Write any script or alias that automates things matching YOUR specific usecase, cause, why not? Makes sense!
Your alias name looks like it's taken from powershell   
Why have a ports tree (and update it with portsnap) if you're using packages?


----------



## usakhncit (May 12, 2021)

Zirias said:


> Write any script or alias that automates things matching YOUR specific usecase, cause, why not? Makes sense!
> Your alias name looks like it's taken from powershell
> Why have a ports tree (and update it with portsnap) if you're using packages?

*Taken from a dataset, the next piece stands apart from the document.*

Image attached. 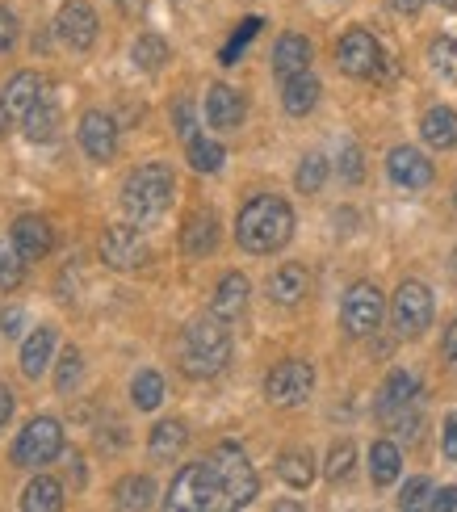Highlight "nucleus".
Listing matches in <instances>:
<instances>
[{"label":"nucleus","instance_id":"obj_1","mask_svg":"<svg viewBox=\"0 0 457 512\" xmlns=\"http://www.w3.org/2000/svg\"><path fill=\"white\" fill-rule=\"evenodd\" d=\"M290 236H294V210L290 202H281L273 194L252 198L235 219V240L252 256H269L277 248H286Z\"/></svg>","mask_w":457,"mask_h":512},{"label":"nucleus","instance_id":"obj_2","mask_svg":"<svg viewBox=\"0 0 457 512\" xmlns=\"http://www.w3.org/2000/svg\"><path fill=\"white\" fill-rule=\"evenodd\" d=\"M227 319H198V324L185 328V340H181V370L189 378H214L227 370L231 361V332L223 328Z\"/></svg>","mask_w":457,"mask_h":512},{"label":"nucleus","instance_id":"obj_3","mask_svg":"<svg viewBox=\"0 0 457 512\" xmlns=\"http://www.w3.org/2000/svg\"><path fill=\"white\" fill-rule=\"evenodd\" d=\"M172 189H177V181H172L168 164H143L122 185V210L135 223H156L172 206Z\"/></svg>","mask_w":457,"mask_h":512},{"label":"nucleus","instance_id":"obj_4","mask_svg":"<svg viewBox=\"0 0 457 512\" xmlns=\"http://www.w3.org/2000/svg\"><path fill=\"white\" fill-rule=\"evenodd\" d=\"M172 512H210V508H223V483L214 475L210 462H193L185 471L172 479L168 487V500Z\"/></svg>","mask_w":457,"mask_h":512},{"label":"nucleus","instance_id":"obj_5","mask_svg":"<svg viewBox=\"0 0 457 512\" xmlns=\"http://www.w3.org/2000/svg\"><path fill=\"white\" fill-rule=\"evenodd\" d=\"M210 466H214V475H219L223 483V508H244L256 500V471H252V462L248 454L239 450L235 441H223L219 450L210 454Z\"/></svg>","mask_w":457,"mask_h":512},{"label":"nucleus","instance_id":"obj_6","mask_svg":"<svg viewBox=\"0 0 457 512\" xmlns=\"http://www.w3.org/2000/svg\"><path fill=\"white\" fill-rule=\"evenodd\" d=\"M63 450V429L55 416H34L13 441V462L17 466H47Z\"/></svg>","mask_w":457,"mask_h":512},{"label":"nucleus","instance_id":"obj_7","mask_svg":"<svg viewBox=\"0 0 457 512\" xmlns=\"http://www.w3.org/2000/svg\"><path fill=\"white\" fill-rule=\"evenodd\" d=\"M311 391H315V366L311 361H298V357L273 366L265 378V395L277 408H298V403H307Z\"/></svg>","mask_w":457,"mask_h":512},{"label":"nucleus","instance_id":"obj_8","mask_svg":"<svg viewBox=\"0 0 457 512\" xmlns=\"http://www.w3.org/2000/svg\"><path fill=\"white\" fill-rule=\"evenodd\" d=\"M382 290L374 282H357V286H348L344 294V303H340V324L348 336H369V332H378L382 324Z\"/></svg>","mask_w":457,"mask_h":512},{"label":"nucleus","instance_id":"obj_9","mask_svg":"<svg viewBox=\"0 0 457 512\" xmlns=\"http://www.w3.org/2000/svg\"><path fill=\"white\" fill-rule=\"evenodd\" d=\"M336 63H340L344 76H357V80L382 76V47H378V38L369 30H348L336 42Z\"/></svg>","mask_w":457,"mask_h":512},{"label":"nucleus","instance_id":"obj_10","mask_svg":"<svg viewBox=\"0 0 457 512\" xmlns=\"http://www.w3.org/2000/svg\"><path fill=\"white\" fill-rule=\"evenodd\" d=\"M101 261L110 265V269H118V273H135V269H143L147 261H151V248H147V240L139 236L135 227H110L101 236Z\"/></svg>","mask_w":457,"mask_h":512},{"label":"nucleus","instance_id":"obj_11","mask_svg":"<svg viewBox=\"0 0 457 512\" xmlns=\"http://www.w3.org/2000/svg\"><path fill=\"white\" fill-rule=\"evenodd\" d=\"M395 328L399 336H420L432 324V290L424 282H403L395 290Z\"/></svg>","mask_w":457,"mask_h":512},{"label":"nucleus","instance_id":"obj_12","mask_svg":"<svg viewBox=\"0 0 457 512\" xmlns=\"http://www.w3.org/2000/svg\"><path fill=\"white\" fill-rule=\"evenodd\" d=\"M97 26H101V21H97L89 0H68V5L59 9V17H55L59 42H63V47H72V51H89L97 42Z\"/></svg>","mask_w":457,"mask_h":512},{"label":"nucleus","instance_id":"obj_13","mask_svg":"<svg viewBox=\"0 0 457 512\" xmlns=\"http://www.w3.org/2000/svg\"><path fill=\"white\" fill-rule=\"evenodd\" d=\"M80 147L89 152V160L110 164L118 156V122L101 110H89L80 118Z\"/></svg>","mask_w":457,"mask_h":512},{"label":"nucleus","instance_id":"obj_14","mask_svg":"<svg viewBox=\"0 0 457 512\" xmlns=\"http://www.w3.org/2000/svg\"><path fill=\"white\" fill-rule=\"evenodd\" d=\"M386 173L399 189H428L432 177H437L432 173V160L424 152H416V147H395L386 160Z\"/></svg>","mask_w":457,"mask_h":512},{"label":"nucleus","instance_id":"obj_15","mask_svg":"<svg viewBox=\"0 0 457 512\" xmlns=\"http://www.w3.org/2000/svg\"><path fill=\"white\" fill-rule=\"evenodd\" d=\"M244 114H248V105L231 84H214L206 93V122L214 131H239V126H244Z\"/></svg>","mask_w":457,"mask_h":512},{"label":"nucleus","instance_id":"obj_16","mask_svg":"<svg viewBox=\"0 0 457 512\" xmlns=\"http://www.w3.org/2000/svg\"><path fill=\"white\" fill-rule=\"evenodd\" d=\"M13 248L26 256V261H42V256H51V248H55L51 223L38 219V215H21L13 223Z\"/></svg>","mask_w":457,"mask_h":512},{"label":"nucleus","instance_id":"obj_17","mask_svg":"<svg viewBox=\"0 0 457 512\" xmlns=\"http://www.w3.org/2000/svg\"><path fill=\"white\" fill-rule=\"evenodd\" d=\"M21 126H26V135L34 143H51L59 135V126H63V114H59V101L51 97V84L42 89V97L26 110V118H21Z\"/></svg>","mask_w":457,"mask_h":512},{"label":"nucleus","instance_id":"obj_18","mask_svg":"<svg viewBox=\"0 0 457 512\" xmlns=\"http://www.w3.org/2000/svg\"><path fill=\"white\" fill-rule=\"evenodd\" d=\"M416 395H420V382L411 378L407 370H395L386 382H382V395H378V416L382 420H390V416H399V412H407L411 403H416Z\"/></svg>","mask_w":457,"mask_h":512},{"label":"nucleus","instance_id":"obj_19","mask_svg":"<svg viewBox=\"0 0 457 512\" xmlns=\"http://www.w3.org/2000/svg\"><path fill=\"white\" fill-rule=\"evenodd\" d=\"M307 68H311V42L302 34H281L273 47V72L281 80H290V76H302Z\"/></svg>","mask_w":457,"mask_h":512},{"label":"nucleus","instance_id":"obj_20","mask_svg":"<svg viewBox=\"0 0 457 512\" xmlns=\"http://www.w3.org/2000/svg\"><path fill=\"white\" fill-rule=\"evenodd\" d=\"M307 290H311V273L302 265H281L269 277V298L281 303V307H298L302 298H307Z\"/></svg>","mask_w":457,"mask_h":512},{"label":"nucleus","instance_id":"obj_21","mask_svg":"<svg viewBox=\"0 0 457 512\" xmlns=\"http://www.w3.org/2000/svg\"><path fill=\"white\" fill-rule=\"evenodd\" d=\"M244 307H248V277L244 273H227L219 282V290H214L210 311L219 319H239V315H244Z\"/></svg>","mask_w":457,"mask_h":512},{"label":"nucleus","instance_id":"obj_22","mask_svg":"<svg viewBox=\"0 0 457 512\" xmlns=\"http://www.w3.org/2000/svg\"><path fill=\"white\" fill-rule=\"evenodd\" d=\"M189 445V429L181 420H160L156 429H151V441H147V450L156 462H172V458H181V450Z\"/></svg>","mask_w":457,"mask_h":512},{"label":"nucleus","instance_id":"obj_23","mask_svg":"<svg viewBox=\"0 0 457 512\" xmlns=\"http://www.w3.org/2000/svg\"><path fill=\"white\" fill-rule=\"evenodd\" d=\"M420 135L428 147H437V152H449L457 147V114L449 105H437V110H428L424 122H420Z\"/></svg>","mask_w":457,"mask_h":512},{"label":"nucleus","instance_id":"obj_24","mask_svg":"<svg viewBox=\"0 0 457 512\" xmlns=\"http://www.w3.org/2000/svg\"><path fill=\"white\" fill-rule=\"evenodd\" d=\"M51 349H55V328L30 332V340L21 345V374H26V378H42V374H47Z\"/></svg>","mask_w":457,"mask_h":512},{"label":"nucleus","instance_id":"obj_25","mask_svg":"<svg viewBox=\"0 0 457 512\" xmlns=\"http://www.w3.org/2000/svg\"><path fill=\"white\" fill-rule=\"evenodd\" d=\"M181 248H185V256L214 252V248H219V219H214V215H193L185 223V231H181Z\"/></svg>","mask_w":457,"mask_h":512},{"label":"nucleus","instance_id":"obj_26","mask_svg":"<svg viewBox=\"0 0 457 512\" xmlns=\"http://www.w3.org/2000/svg\"><path fill=\"white\" fill-rule=\"evenodd\" d=\"M403 471V454L395 441H374L369 445V479H374V487H390L399 479Z\"/></svg>","mask_w":457,"mask_h":512},{"label":"nucleus","instance_id":"obj_27","mask_svg":"<svg viewBox=\"0 0 457 512\" xmlns=\"http://www.w3.org/2000/svg\"><path fill=\"white\" fill-rule=\"evenodd\" d=\"M42 89H47V80H42L38 72H17V76L5 84V105H9V114L26 118V110L42 97Z\"/></svg>","mask_w":457,"mask_h":512},{"label":"nucleus","instance_id":"obj_28","mask_svg":"<svg viewBox=\"0 0 457 512\" xmlns=\"http://www.w3.org/2000/svg\"><path fill=\"white\" fill-rule=\"evenodd\" d=\"M319 80L311 72H302V76H290L286 80V93H281V105H286V114L302 118V114H311L315 110V101H319Z\"/></svg>","mask_w":457,"mask_h":512},{"label":"nucleus","instance_id":"obj_29","mask_svg":"<svg viewBox=\"0 0 457 512\" xmlns=\"http://www.w3.org/2000/svg\"><path fill=\"white\" fill-rule=\"evenodd\" d=\"M21 508L26 512H59L63 508V483L51 475L30 479V487L21 492Z\"/></svg>","mask_w":457,"mask_h":512},{"label":"nucleus","instance_id":"obj_30","mask_svg":"<svg viewBox=\"0 0 457 512\" xmlns=\"http://www.w3.org/2000/svg\"><path fill=\"white\" fill-rule=\"evenodd\" d=\"M114 504L122 512H143L156 504V483H151L147 475H126L118 487H114Z\"/></svg>","mask_w":457,"mask_h":512},{"label":"nucleus","instance_id":"obj_31","mask_svg":"<svg viewBox=\"0 0 457 512\" xmlns=\"http://www.w3.org/2000/svg\"><path fill=\"white\" fill-rule=\"evenodd\" d=\"M277 475L290 487H311L315 483V458L307 450H286L277 458Z\"/></svg>","mask_w":457,"mask_h":512},{"label":"nucleus","instance_id":"obj_32","mask_svg":"<svg viewBox=\"0 0 457 512\" xmlns=\"http://www.w3.org/2000/svg\"><path fill=\"white\" fill-rule=\"evenodd\" d=\"M130 399H135L139 412H156L164 403V378L156 370H139L135 382H130Z\"/></svg>","mask_w":457,"mask_h":512},{"label":"nucleus","instance_id":"obj_33","mask_svg":"<svg viewBox=\"0 0 457 512\" xmlns=\"http://www.w3.org/2000/svg\"><path fill=\"white\" fill-rule=\"evenodd\" d=\"M130 59H135V68H139V72H160V68H164V59H168V42L156 38V34H143L135 47H130Z\"/></svg>","mask_w":457,"mask_h":512},{"label":"nucleus","instance_id":"obj_34","mask_svg":"<svg viewBox=\"0 0 457 512\" xmlns=\"http://www.w3.org/2000/svg\"><path fill=\"white\" fill-rule=\"evenodd\" d=\"M223 160H227L223 143H214V139H198V135L189 139V164H193V173H219Z\"/></svg>","mask_w":457,"mask_h":512},{"label":"nucleus","instance_id":"obj_35","mask_svg":"<svg viewBox=\"0 0 457 512\" xmlns=\"http://www.w3.org/2000/svg\"><path fill=\"white\" fill-rule=\"evenodd\" d=\"M21 277H26V256H21L13 244H0V294L17 290Z\"/></svg>","mask_w":457,"mask_h":512},{"label":"nucleus","instance_id":"obj_36","mask_svg":"<svg viewBox=\"0 0 457 512\" xmlns=\"http://www.w3.org/2000/svg\"><path fill=\"white\" fill-rule=\"evenodd\" d=\"M353 466H357V450H353V441H336V445H332V454H328V466H323V471H328V479H332V483H348V479H353Z\"/></svg>","mask_w":457,"mask_h":512},{"label":"nucleus","instance_id":"obj_37","mask_svg":"<svg viewBox=\"0 0 457 512\" xmlns=\"http://www.w3.org/2000/svg\"><path fill=\"white\" fill-rule=\"evenodd\" d=\"M323 181H328V160H323L319 152H311L307 160L298 164V177H294V185L302 189V194H319Z\"/></svg>","mask_w":457,"mask_h":512},{"label":"nucleus","instance_id":"obj_38","mask_svg":"<svg viewBox=\"0 0 457 512\" xmlns=\"http://www.w3.org/2000/svg\"><path fill=\"white\" fill-rule=\"evenodd\" d=\"M428 59L445 80H457V38H437L428 47Z\"/></svg>","mask_w":457,"mask_h":512},{"label":"nucleus","instance_id":"obj_39","mask_svg":"<svg viewBox=\"0 0 457 512\" xmlns=\"http://www.w3.org/2000/svg\"><path fill=\"white\" fill-rule=\"evenodd\" d=\"M76 382H80V353H76V349H68V353H63V361H59V374H55V387H59L63 395H68V391L76 387Z\"/></svg>","mask_w":457,"mask_h":512},{"label":"nucleus","instance_id":"obj_40","mask_svg":"<svg viewBox=\"0 0 457 512\" xmlns=\"http://www.w3.org/2000/svg\"><path fill=\"white\" fill-rule=\"evenodd\" d=\"M340 177H344L348 185H361V177H365L361 147H344V152H340Z\"/></svg>","mask_w":457,"mask_h":512},{"label":"nucleus","instance_id":"obj_41","mask_svg":"<svg viewBox=\"0 0 457 512\" xmlns=\"http://www.w3.org/2000/svg\"><path fill=\"white\" fill-rule=\"evenodd\" d=\"M428 492H432V483L420 475V479H411L403 487V496H399V508H428Z\"/></svg>","mask_w":457,"mask_h":512},{"label":"nucleus","instance_id":"obj_42","mask_svg":"<svg viewBox=\"0 0 457 512\" xmlns=\"http://www.w3.org/2000/svg\"><path fill=\"white\" fill-rule=\"evenodd\" d=\"M13 42H17V17L0 5V55L13 51Z\"/></svg>","mask_w":457,"mask_h":512},{"label":"nucleus","instance_id":"obj_43","mask_svg":"<svg viewBox=\"0 0 457 512\" xmlns=\"http://www.w3.org/2000/svg\"><path fill=\"white\" fill-rule=\"evenodd\" d=\"M256 30H260V21H256V17H248V21H244V30H239V34H235V42H231V47L223 51V63H235L239 47H244V42H248V38H252Z\"/></svg>","mask_w":457,"mask_h":512},{"label":"nucleus","instance_id":"obj_44","mask_svg":"<svg viewBox=\"0 0 457 512\" xmlns=\"http://www.w3.org/2000/svg\"><path fill=\"white\" fill-rule=\"evenodd\" d=\"M172 118H177V135L189 143V139H193V105H189V101H177V110H172Z\"/></svg>","mask_w":457,"mask_h":512},{"label":"nucleus","instance_id":"obj_45","mask_svg":"<svg viewBox=\"0 0 457 512\" xmlns=\"http://www.w3.org/2000/svg\"><path fill=\"white\" fill-rule=\"evenodd\" d=\"M428 508L432 512H457V487H441V492H432Z\"/></svg>","mask_w":457,"mask_h":512},{"label":"nucleus","instance_id":"obj_46","mask_svg":"<svg viewBox=\"0 0 457 512\" xmlns=\"http://www.w3.org/2000/svg\"><path fill=\"white\" fill-rule=\"evenodd\" d=\"M21 319H26V315H21L17 307L0 311V332H5V336H17V332H21Z\"/></svg>","mask_w":457,"mask_h":512},{"label":"nucleus","instance_id":"obj_47","mask_svg":"<svg viewBox=\"0 0 457 512\" xmlns=\"http://www.w3.org/2000/svg\"><path fill=\"white\" fill-rule=\"evenodd\" d=\"M441 353H445V361H449V366L457 370V319L449 324V332H445V340H441Z\"/></svg>","mask_w":457,"mask_h":512},{"label":"nucleus","instance_id":"obj_48","mask_svg":"<svg viewBox=\"0 0 457 512\" xmlns=\"http://www.w3.org/2000/svg\"><path fill=\"white\" fill-rule=\"evenodd\" d=\"M445 458L457 462V416L445 420Z\"/></svg>","mask_w":457,"mask_h":512},{"label":"nucleus","instance_id":"obj_49","mask_svg":"<svg viewBox=\"0 0 457 512\" xmlns=\"http://www.w3.org/2000/svg\"><path fill=\"white\" fill-rule=\"evenodd\" d=\"M390 9L403 13V17H416V13L424 9V0H390Z\"/></svg>","mask_w":457,"mask_h":512},{"label":"nucleus","instance_id":"obj_50","mask_svg":"<svg viewBox=\"0 0 457 512\" xmlns=\"http://www.w3.org/2000/svg\"><path fill=\"white\" fill-rule=\"evenodd\" d=\"M9 416H13V395H9L5 387H0V429L9 424Z\"/></svg>","mask_w":457,"mask_h":512},{"label":"nucleus","instance_id":"obj_51","mask_svg":"<svg viewBox=\"0 0 457 512\" xmlns=\"http://www.w3.org/2000/svg\"><path fill=\"white\" fill-rule=\"evenodd\" d=\"M118 5H122V13H139V9H143V0H118Z\"/></svg>","mask_w":457,"mask_h":512},{"label":"nucleus","instance_id":"obj_52","mask_svg":"<svg viewBox=\"0 0 457 512\" xmlns=\"http://www.w3.org/2000/svg\"><path fill=\"white\" fill-rule=\"evenodd\" d=\"M5 131H9V105L0 101V135H5Z\"/></svg>","mask_w":457,"mask_h":512},{"label":"nucleus","instance_id":"obj_53","mask_svg":"<svg viewBox=\"0 0 457 512\" xmlns=\"http://www.w3.org/2000/svg\"><path fill=\"white\" fill-rule=\"evenodd\" d=\"M437 5H441V9H449V13H453V9H457V0H437Z\"/></svg>","mask_w":457,"mask_h":512},{"label":"nucleus","instance_id":"obj_54","mask_svg":"<svg viewBox=\"0 0 457 512\" xmlns=\"http://www.w3.org/2000/svg\"><path fill=\"white\" fill-rule=\"evenodd\" d=\"M453 277H457V248H453Z\"/></svg>","mask_w":457,"mask_h":512},{"label":"nucleus","instance_id":"obj_55","mask_svg":"<svg viewBox=\"0 0 457 512\" xmlns=\"http://www.w3.org/2000/svg\"><path fill=\"white\" fill-rule=\"evenodd\" d=\"M453 210H457V194H453Z\"/></svg>","mask_w":457,"mask_h":512}]
</instances>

I am using few packages from "multimedia" with PULSEAUDIO support. So, I have to use ports.
Powershell? Do you mean window's powershell? Ugh...


----------



## astyle (May 14, 2021)

usakhncit said:


> I am using few packages from "multimedia" with PULSEAUDIO support. So, I have to use ports.


Not a good idea to mix packages and ports. pre-compiled packages tend to lag behind ports. When you compile ports, they can pull in a truckload of dependencies in places you don't expect, and you can get forced into upgrades you don't really need or want. I've done that before, and it messed up my FreeBSD installs a few times, so I had to reinstall from scratch. For me, that is enough motivation to learn ZFS snapshotting.


----------



## usakhncit (May 15, 2021)

astyle said:


> Not a good idea to mix packages and ports. pre-compiled packages tend to lag behind ports. When you compile ports, they can pull in a truckload of dependencies in places you don't expect, and you can get forced into upgrades you don't really need or want. I've done that before, and it messed up my FreeBSD installs a few times, so I had to reinstall from scratch. For me, that is enough motivation to learn ZFS snapshotting.


Man usually learns from experience, rather than advice. So, let's see... how long I will take to learn "my lesson"


----------